Dagmar Freitag erklärte, sie glaube, dass der DFB noch lange nicht aus der Krise heraus sei. Denn noch sei unklar, wie die Fußball-Weltmeisterschaft 2006 tatsächlich nach Deutschland gekommen sei. Nach dem Bericht der Wirtschaftskanzlei Freshfields gebe es keinen Beleg, dass die WM gekauft worden sei. Aber auch keinen Gegenbeweis. Ob für den DFB der Fall damit abgeschlossen sei, sei nicht klar. Ihr persönlich reiche die Erkenntnis nicht, so Freitag.

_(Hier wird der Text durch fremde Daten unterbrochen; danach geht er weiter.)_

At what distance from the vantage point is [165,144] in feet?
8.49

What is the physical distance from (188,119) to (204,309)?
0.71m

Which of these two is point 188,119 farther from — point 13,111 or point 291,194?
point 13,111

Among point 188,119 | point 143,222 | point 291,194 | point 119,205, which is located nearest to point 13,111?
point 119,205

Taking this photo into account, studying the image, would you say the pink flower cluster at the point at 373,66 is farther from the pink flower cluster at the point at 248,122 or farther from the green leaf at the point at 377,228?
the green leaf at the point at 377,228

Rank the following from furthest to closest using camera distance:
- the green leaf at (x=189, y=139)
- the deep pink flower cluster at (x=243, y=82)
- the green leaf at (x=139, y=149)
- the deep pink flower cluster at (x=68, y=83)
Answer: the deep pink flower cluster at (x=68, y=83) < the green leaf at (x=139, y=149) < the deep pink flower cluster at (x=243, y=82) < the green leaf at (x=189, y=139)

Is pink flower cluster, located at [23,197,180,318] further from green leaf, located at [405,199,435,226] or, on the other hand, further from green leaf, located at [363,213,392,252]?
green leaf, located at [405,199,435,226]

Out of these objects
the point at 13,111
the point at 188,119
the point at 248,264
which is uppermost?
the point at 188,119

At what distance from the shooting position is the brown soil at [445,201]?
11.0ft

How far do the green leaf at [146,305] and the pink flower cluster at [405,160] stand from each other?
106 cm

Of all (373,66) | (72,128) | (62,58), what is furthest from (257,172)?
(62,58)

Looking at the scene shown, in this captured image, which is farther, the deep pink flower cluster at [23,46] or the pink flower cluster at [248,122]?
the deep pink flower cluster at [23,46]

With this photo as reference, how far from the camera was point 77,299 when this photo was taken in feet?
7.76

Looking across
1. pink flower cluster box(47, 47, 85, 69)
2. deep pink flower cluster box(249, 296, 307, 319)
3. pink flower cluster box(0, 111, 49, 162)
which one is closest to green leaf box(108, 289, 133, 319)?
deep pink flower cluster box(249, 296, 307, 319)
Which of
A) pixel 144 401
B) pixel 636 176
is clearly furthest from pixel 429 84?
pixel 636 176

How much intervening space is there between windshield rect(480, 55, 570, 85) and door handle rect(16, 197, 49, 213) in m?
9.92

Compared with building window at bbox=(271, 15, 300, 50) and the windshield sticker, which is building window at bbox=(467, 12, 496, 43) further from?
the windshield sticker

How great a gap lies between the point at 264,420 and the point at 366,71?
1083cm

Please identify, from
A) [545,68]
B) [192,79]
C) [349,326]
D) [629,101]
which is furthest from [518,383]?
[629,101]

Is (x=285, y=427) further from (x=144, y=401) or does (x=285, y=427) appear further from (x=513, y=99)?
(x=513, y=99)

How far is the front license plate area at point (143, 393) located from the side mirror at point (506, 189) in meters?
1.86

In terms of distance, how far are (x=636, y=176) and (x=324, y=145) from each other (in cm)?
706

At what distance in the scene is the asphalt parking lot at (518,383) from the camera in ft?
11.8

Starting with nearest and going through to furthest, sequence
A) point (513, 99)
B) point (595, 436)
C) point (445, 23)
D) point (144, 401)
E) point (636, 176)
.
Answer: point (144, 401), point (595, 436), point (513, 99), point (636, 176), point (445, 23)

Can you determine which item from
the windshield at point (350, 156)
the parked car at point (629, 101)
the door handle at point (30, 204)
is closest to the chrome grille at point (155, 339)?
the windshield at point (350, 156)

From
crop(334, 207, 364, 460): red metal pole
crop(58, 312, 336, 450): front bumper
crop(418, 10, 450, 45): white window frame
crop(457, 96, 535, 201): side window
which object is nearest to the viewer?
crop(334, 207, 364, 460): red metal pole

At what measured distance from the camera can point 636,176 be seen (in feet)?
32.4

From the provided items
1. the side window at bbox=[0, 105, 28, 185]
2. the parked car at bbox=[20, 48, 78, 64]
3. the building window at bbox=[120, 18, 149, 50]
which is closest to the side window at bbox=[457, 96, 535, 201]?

Keine Scheu vor "Legenden"
Wenn Ermittlungen ergeben sollten, dass Fußball-Prominente sich nicht gesetzeskonform verhalten haben, müsse man als DFB-Präsident Konsequenzen fordern, auch wenn es sich bei den Beschuldigten um "Legenden" handele. Wenn nur die Kandidatur Deutschlands um die Europameisterschaft 2024 auf der Tagesordnung des neuen Präsidenten stände, wäre ihr das zu wenig, so Freitag weiter.
Die Tatsache, dass Reinhard Grindel zuvor gleich mehrere Ämter inne hatte - als CDU-Bundestagsabgeordneter war er Mitglied des Sportausschusses und zugleich DFB-Schatzmeister- , sei "nicht unbedingt von Nachteil", erklärte Freitag. Im Gegenteil könne es von Vorteil sein, wenn man seine Kenntnisse einbringen könne - solange man die Tätigkeiten "klar und deutlich trennt". Der DFB sei vor der Sommermärchen-Affäre auch kein Gegenstand des Sportausschusses gewesen.
Peter Kapern: Entscheidend ist auf’m Platz und nicht im Plenum, hat sich der CDU-Bundestagsabgeordnete Reinhard Grindel wahrscheinlich irgendwann gedacht, und jetzt wird er heute zum DFB-Präsidenten gewählt. Das war viele Jahrzehnte lang ein wirklich prächtiger Job, der beständigen Applaus und auch noch lebenslang freien Eintritt zu Fußballspielen sicherte. Heute sieht das etwas anders aus: Nicht, dass DFB-Präsidenten heute für die Tickets zahlen müssten, aber der DFB ist ein schwer lädierter Verband, der immer noch nicht nachweisen konnte, dass die WM 2006 nicht durch Korruption und Bestechung nach Deutschland gekommen ist. Heute beim außerordentlichen Bundestag des DFB wird Grindel gewählt, und welche Erwartungen an ihn gerichtet sind, das soll uns seine SPD-Abgeordnetenkollegin Dagmar Freitag jetzt erläutern, die Vorsitzende des Sportausschusses des Deutschen Bundestages. Guten Morgen, Frau Freitag.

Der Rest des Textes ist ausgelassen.